__COLLECTED DATA__.
# # #
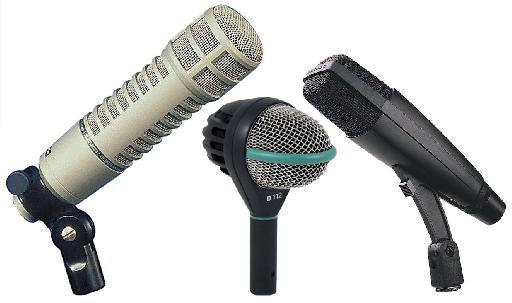 Fig 2 Some mics suitable for bass: L-to-R: Electro-Voice RE-20; AKG D112; Sennheiser 421.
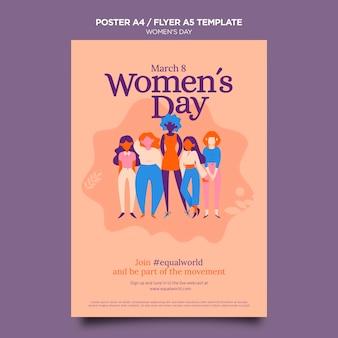 Ilustrowany piękny szablon ulotki dzień kobiet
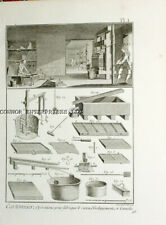DIDEROT 2 Engravings,1751, SHOWING EQUIPMENT SHOP TOOLS FOR CARDBOARD MANUF 1003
# # #
__YOUR INSTRUCTIONS__. Your response must reproduce every line of the data exactly, with images omitted.

__ANSWER BOX__.
 Fig 2 Some mics suitable for bass: L-to-R: Electro-Voice RE-20; AKG D112; Sennheiser 421.
 Ilustrowany piękny szablon ulotki dzień kobiet
DIDEROT 2 Engravings,1751, SHOWING EQUIPMENT SHOP TOOLS FOR CARDBOARD MANUF 1003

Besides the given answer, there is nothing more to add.